━━ RECORDS FOR THIS TASK

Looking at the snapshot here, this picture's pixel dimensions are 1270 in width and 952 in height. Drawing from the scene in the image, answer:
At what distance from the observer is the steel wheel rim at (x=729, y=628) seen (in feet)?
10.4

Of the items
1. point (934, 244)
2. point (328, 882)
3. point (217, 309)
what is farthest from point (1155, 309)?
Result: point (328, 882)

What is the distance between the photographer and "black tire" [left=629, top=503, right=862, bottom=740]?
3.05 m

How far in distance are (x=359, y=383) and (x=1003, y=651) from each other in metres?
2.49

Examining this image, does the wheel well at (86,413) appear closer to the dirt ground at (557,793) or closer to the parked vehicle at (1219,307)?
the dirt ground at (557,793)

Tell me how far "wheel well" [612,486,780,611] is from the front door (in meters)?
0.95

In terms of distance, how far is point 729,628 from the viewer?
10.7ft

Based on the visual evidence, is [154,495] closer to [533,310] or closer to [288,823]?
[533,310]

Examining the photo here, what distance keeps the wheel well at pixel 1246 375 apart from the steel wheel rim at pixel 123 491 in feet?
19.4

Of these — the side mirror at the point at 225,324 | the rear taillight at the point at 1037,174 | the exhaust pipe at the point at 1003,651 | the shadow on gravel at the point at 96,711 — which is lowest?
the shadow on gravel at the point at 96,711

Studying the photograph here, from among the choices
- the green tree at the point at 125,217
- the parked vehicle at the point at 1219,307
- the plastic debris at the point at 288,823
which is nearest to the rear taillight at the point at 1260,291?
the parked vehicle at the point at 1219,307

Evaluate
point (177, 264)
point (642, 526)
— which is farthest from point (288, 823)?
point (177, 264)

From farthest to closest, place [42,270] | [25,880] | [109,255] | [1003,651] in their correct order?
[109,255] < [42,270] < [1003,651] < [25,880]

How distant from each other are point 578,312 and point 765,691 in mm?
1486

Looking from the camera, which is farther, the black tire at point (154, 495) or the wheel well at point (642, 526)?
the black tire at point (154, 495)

━━━━

▸ **SET PROBLEM**: Repeat the data above, word for word.

▸ **OUTPUT**:
Looking at the snapshot here, this picture's pixel dimensions are 1270 in width and 952 in height. Drawing from the scene in the image, answer:
At what distance from the observer is the steel wheel rim at (x=729, y=628) seen (in feet)?
10.4

Of the items
1. point (934, 244)
2. point (328, 882)
3. point (217, 309)
what is farthest from point (1155, 309)?
Result: point (328, 882)

What is the distance between the photographer and "black tire" [left=629, top=503, right=862, bottom=740]?
3.05 m

How far in distance are (x=359, y=383) and (x=1003, y=651) from each other in metres?
2.49

Examining this image, does the wheel well at (86,413) appear closer to the dirt ground at (557,793) or closer to the parked vehicle at (1219,307)?
the dirt ground at (557,793)

Tell me how far "wheel well" [612,486,780,611] is from the front door (in meters)?
0.95

In terms of distance, how far is point 729,628 from the viewer?
10.7ft

Based on the visual evidence, is [154,495] closer to [533,310] or closer to [288,823]?
[533,310]

Examining the photo here, what distance keeps the wheel well at pixel 1246 375 apart from the steel wheel rim at pixel 123 491 in feet?
19.4

Of these — the side mirror at the point at 225,324 | the rear taillight at the point at 1037,174 | the exhaust pipe at the point at 1003,651 | the shadow on gravel at the point at 96,711 — which is lowest?
the shadow on gravel at the point at 96,711

Studying the photograph here, from among the choices
- the green tree at the point at 125,217
- the parked vehicle at the point at 1219,307
- the plastic debris at the point at 288,823
which is nearest to the rear taillight at the point at 1260,291?
the parked vehicle at the point at 1219,307

Evaluate
point (177, 264)
point (642, 526)
— which is farthest from point (288, 823)?
point (177, 264)

From farthest to closest, place [42,270] | [25,880] | [109,255] | [1003,651] in their correct order?
[109,255] < [42,270] < [1003,651] < [25,880]

How distant from each other are point 578,312 and point 765,691 in mm?
1486

Looking from the camera, which is farther, the black tire at point (154, 495) or the wheel well at point (642, 526)?
the black tire at point (154, 495)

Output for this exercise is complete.